Haftaya yerini aklımda kazırcasına koruyan maçın gerginliğini üstümden atmak isterken karşımıza dayak yemekten memnun görünen insanların çıkması, kavganın sonunu göremediğim için sevindirse mi yoksa endişeme endişe mi katsa kestiremiyordum. Saydığım kadarıyla altı kişilerdi. Eğitim alırken en fazla iki kişiye karşı dövüşmüştüm. Onları yere sermekte zorlanmamıştım lakin adı üstünde, o bir eğitimdi. Karşımızdakilerin belli ki kendilerini tutacak, geri çekecek halleri yoktu.

Hızlıca etrafı kolaçan ettim ancak yardımınıza koşacak kimse görünmüyordu. "Kocaman yatları koruyan bir tane bile görevli yok mu?"
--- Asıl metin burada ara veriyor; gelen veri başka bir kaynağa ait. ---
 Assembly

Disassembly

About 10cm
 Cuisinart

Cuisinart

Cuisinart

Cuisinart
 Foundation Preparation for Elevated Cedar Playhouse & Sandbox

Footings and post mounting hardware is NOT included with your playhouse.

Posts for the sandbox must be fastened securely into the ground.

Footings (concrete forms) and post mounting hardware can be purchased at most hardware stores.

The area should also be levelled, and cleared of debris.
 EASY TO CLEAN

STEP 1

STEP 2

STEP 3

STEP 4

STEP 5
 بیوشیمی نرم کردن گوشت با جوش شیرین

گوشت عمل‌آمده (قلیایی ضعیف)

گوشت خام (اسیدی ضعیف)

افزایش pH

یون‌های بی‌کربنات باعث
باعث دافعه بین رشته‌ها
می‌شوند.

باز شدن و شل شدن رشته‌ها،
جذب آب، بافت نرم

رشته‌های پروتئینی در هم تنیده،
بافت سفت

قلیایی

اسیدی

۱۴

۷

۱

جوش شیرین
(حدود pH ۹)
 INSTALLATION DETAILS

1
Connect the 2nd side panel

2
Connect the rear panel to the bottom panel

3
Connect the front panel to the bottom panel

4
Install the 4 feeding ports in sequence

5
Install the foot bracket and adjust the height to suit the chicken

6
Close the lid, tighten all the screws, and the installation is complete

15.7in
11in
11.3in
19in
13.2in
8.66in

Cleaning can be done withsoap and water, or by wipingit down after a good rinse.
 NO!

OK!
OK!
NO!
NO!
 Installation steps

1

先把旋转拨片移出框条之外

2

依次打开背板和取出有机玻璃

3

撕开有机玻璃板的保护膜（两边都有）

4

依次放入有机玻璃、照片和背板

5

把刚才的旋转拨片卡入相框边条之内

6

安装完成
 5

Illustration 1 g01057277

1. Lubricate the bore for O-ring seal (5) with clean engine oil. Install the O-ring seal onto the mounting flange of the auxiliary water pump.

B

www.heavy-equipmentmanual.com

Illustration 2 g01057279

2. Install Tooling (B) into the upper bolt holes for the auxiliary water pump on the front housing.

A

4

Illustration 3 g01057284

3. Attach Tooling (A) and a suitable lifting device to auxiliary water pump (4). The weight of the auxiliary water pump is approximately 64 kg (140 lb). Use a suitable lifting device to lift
"Sen bunun tesadüf olduğunu mu sanıyorsun?" Pablo kurduğu mantıklı cümlenin sonrasında mantığını kullanmayı sürdürerek üstüne gelen ilk kişiyi tuttuğu gibi denize itti. Bulunduğumuz yere çıkmaları için uzunca yol yüzüp bir de merdiven çıkmaları gerekiyordu. Elimizdeki en akla yatan seçenek önce rakip azaltmaktı.

Sıkılı bir yumruk gözümün önünde belirince gözümü kapatmaktan başka faaliyette bulunacak zamanım kalmamıştı. Böylelikle ilk yumruğumu yemiştim.

"Şimdi siktim belanızı." Aralarında kalmamak adına geri geri sekerek birinci hedefimi belirledim. Denize ciddi anlamda yakın olan, eli içindeki bir şeyi koruyormuş ya da kullanacakmış gibi cebinin üstünde tetikte duran çocuğu önce gönderecektim.

Anın heyecanı, can korkusu, dayak yemeden dayak atma isteği, hepsi birleşince kendimden beklediğimin çok daha üstünde bir güçle koşarak omzumu karnına geçirdim. Sonrasında ben durdum ancak o duramadı.

Dönüp Pablo'nun ne durumda olduğuna bakmak istiyordum ama en ufak dikkatsizliğimde üstüme çullanacaklarını biliyordum.

Düşenin geri gelmesini beklemeden kalanlara doğru adımladım. "Gelsenize." Anlayacakları, dayaktan sonra, ikinci dil olan İspanyolcayı kullandım.

Aynı anda adımladıklarında öğrendiğim derslerin aklıma dolması için dua ediyordum. Doğaçlama illa ki olacaktı lakin öğrendiğimi sandığım taktikleri hatırlamanın katiyen zararı olmazdı.